Opinion: I was brought up a racist

PUBLISHED: 13:43 07 July 2020 | UPDATED: 13:43 07 July 2020

David lives in a part of South Devon with 97.5% white population. Photo: Getty images/Geoff Eccles

David lives in a part of South Devon with 97.5% white population. Photo: Getty images/Geoff Eccles

Geoff Eccles (Geoff Eccles (Photographer) - [None]

I’m a privileged white man living in Devon - but I know that Black Lives Matter

I am not black, I live in Devon, so what the hell has Black Lives Matter got to do with me? I cannot be the only middle-aged (at a push) white privileged person that is asking themselves that question at the moment and frankly having asked the question of myself; I wouldn’t say I like a lot of the answers.

I was brought up a racist – no doubt about that.

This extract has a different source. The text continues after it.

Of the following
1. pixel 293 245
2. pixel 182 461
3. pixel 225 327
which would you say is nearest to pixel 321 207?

White and living in a Yorkshire mill town in the 1960s and ’70s there was never any debate about it – white good, everything else not so good.

At the family table, the blame for any of our ills was placed at the door of people we had never met, never had any dealings with and knew nothing of, other than the colour of their skin.

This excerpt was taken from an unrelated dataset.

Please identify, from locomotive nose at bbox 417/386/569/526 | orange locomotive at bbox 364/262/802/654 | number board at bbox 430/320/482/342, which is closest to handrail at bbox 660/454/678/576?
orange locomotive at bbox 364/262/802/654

The influx of migrant workers needed to keep the woollen mills running was a bone of contention among the working classes at the time, mostly borne out of ignorance, but mainly out of the economic posturing of some politicians and union leaders.

When times were good, ethnic minority workers were tolerated. When times were bad, they were encouraged to go home.

I regularly witnessed exchanges not dissimilar to those in the landmark stage adaptation of Andrea Levy’s book, Small Islands, about Windrush, where the white man claims to hear nothing the Jamaican man says and understands less.

Despite the rapidly expanding minority population in my little bit of West Yorkshire, I went through school without ever encountering anything other than white faces in my classrooms, where the only mention of race was via colonialism.

We were taught about the sort of colonialism that conquered other nations by subjugation, achieved by virtue of an inherited white supremacy, ignoring the fact that it had only been invented a few hundred years before.

In my school, a small grammar school, itself with a proud 450-year history, slavery was not mentioned.

I worked on newspapers first in Dewsbury and then in Bradford, where again my colleagues were entirely white and only one spoke the one other dominant language of the area, Punjabi.

And it was not until I was in my mid-twenties, when covering the racist rantings of a deluded middle school headteacher called Ray Honeyford did I ever begin to question my place in it all.

But again my own white privilege (now recognised) allowed me to take myself away from all that, just before Bradford, not surprisingly, erupted in nights of rioting, not by right or left, but by angry young men of proud Asian heritage and with broader Yorkshire accents than my own.

I was also in Bristol when tensions in St Paul’s boiled over yet again at the end of our garden, or put another way in our own back yard, but I was still mostly unaffected by the issues raised.

To my shame, I thought that it was not my problem.

Moving to Bath pushed the problem even further away – so much so that when our dog, who had only ever lived in Bath, first went to Brixton, she reacted badly. Getting her used to anything other than a white skin took time and patience.

Compared to Bristol, Bath was a predominantly white bubble full of right on people willing to discuss race and racism in principle, but unwilling to get involved. It is easy in theory and at a metaphorical distance.

From Bath (94.6% white) it was a short step to Devon (94.9% white) and our little bit of South Devon which is 97.5% white and if I were a praying man, I would pray that was not a subconscious part of the decision to move here.

They won’t thank me for writing this (then again they probably won’t read this) but much of my family remains racist (some overtly, some less so) and choose to temper their language for fear of rebuke when in my company.

The biggest row I have ever had with my sister was about Malala Yousafzai, the young Pakistani girl who was shot in the head by the Taliban for pursuing an education, and was subsequently flown to the UK for life-saving treatment.

Despite the humanity and compassion shown, and the work she has gone on to do for girls around the world, my sister could not see beyond the colour of Malala’s skin. Period.

By the same token, I have a Jewish friend. No strike that - a Jewish acquaintance - who rails against anti-Semitism everywhere but cannot see the harm in promoting the slogan White Lives Matter Too whenever the phrase Black Lives Matter is used.

Banksy, brought up in Bristol, has it spot on when he writes about racism being systemic: “People of colour are being failed by the system. The white system. Like a broken pipe flooding the apartment of the people living downstairs. The faulty system is making their life a misery, but it’s not their job to fix it. They can’t; no one will let them in the apartment upstairs.

“This is a white problem. And if white people don’t fix it, someone will have to come upstairs and kick the door in.”

In short, white lives do matter, but right now Black Lives need the spotlight on them for as long as it takes. Banksy is right, this is our problem. Time we all rallied to help fix it.